Es gibt zwei Probleme an dieser hanebüchenen, einseitigen Sichtweise.

Zum einen hält Merz an diesen Rezepten und Prognosen bis heute fest und zeigt damit Starrsinn und Realitätsblindheit.

Zum anderen haben sich alle seine düsteren Unkenrufe als völlig falsch erwiesen. Nichts trat davon ein, obwohl Angela Merkel in 13 Jahren das Gegenteil einer Reformerin war und keine der radikalen Merz-Forderungen umsetze. Hätte Merz Recht behalten, wäre Deutschland inzwischen untergegangen. (….)

(Plädoyer für Friedrich Merz, 16.02.2020

Wir wissen bisher, wie hanebüchen falsch Merzsche Aussagen zur Wirtschafts- und Finanzpolitik sind, wir wissen, daß der Multimillionär sich nicht ansatzweise in die Nöte von Geringverdienern hineindenken kann (er empfahl den von Altersarmut bedrohten Menschen, sich Aktienvermögen anzuschaffen) und wir wissen, wie verletzend der Dampfplauderer agiert, wenn er beispielsweise bei einem Statement zur „Ehe für alle“ sofort Schwulsein mit Pädophilie verknüpft.

Merz ist also ein bißchen doof, unempathisch und hat sich nicht unter Kontrolle.

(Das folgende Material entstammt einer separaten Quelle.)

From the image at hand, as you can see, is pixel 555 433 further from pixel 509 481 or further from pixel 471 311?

Er ist ein Dampfplauderer, der während des Sprechens gar nicht begreift, welchen Schaden er anrichten kann.

In der gegenwärtigen todernsten Lage, im Ringen mit dem Krieg in Europa, haben wir aber auch Grund glücklich und dankbar zu sein.

Dankbar für den Wahlsieg Olaf Scholz‘, dankbar dafür, daß der Mann im Kanzleramt seine Worte genau abwägt und Dankbarkeit dafür, daß Merz stets in der Opposition sitzt. Merz hat sich nicht unter Kontrolle und merkt gar nicht was er anrichtet.

Besonders drastisch zeigt sich die Merzsche Gefährlichkeit in der Außenpolitik. Der Trump-Fan schaffte es innerhalb weniger Tage zweimal mit totalen Idiotien, die Deutschland schwer schaden, in die Schlagzeilen.

[….] Merz: Swift-Ausschluss Russlands wäre eine Atombombe für Kapitalmärkte!  Kommende Woche wird Außenministerin Baerbock Moskau und Kiew besuchen. Der designierte CDU-Chef warnt davor, Russland aus dem internationalen Zahlungsverkehr auszuschließen. […]

(Handelsblatt, 16.02.2022)

Ohne Not wollte Merz also die drastischste Sanktion gegen Russland abräumen. Putin wird sich die Hände gerieben haben.

Nachdem der Krieg der Drohungen, ein Heißer geworden ist, die SWIFT-Karte längst gespielt wurde und sich alle Welt vor einer Eskalation fürchtet, orakelt der Irre davon, die NATO gegen Russland einzusetzen.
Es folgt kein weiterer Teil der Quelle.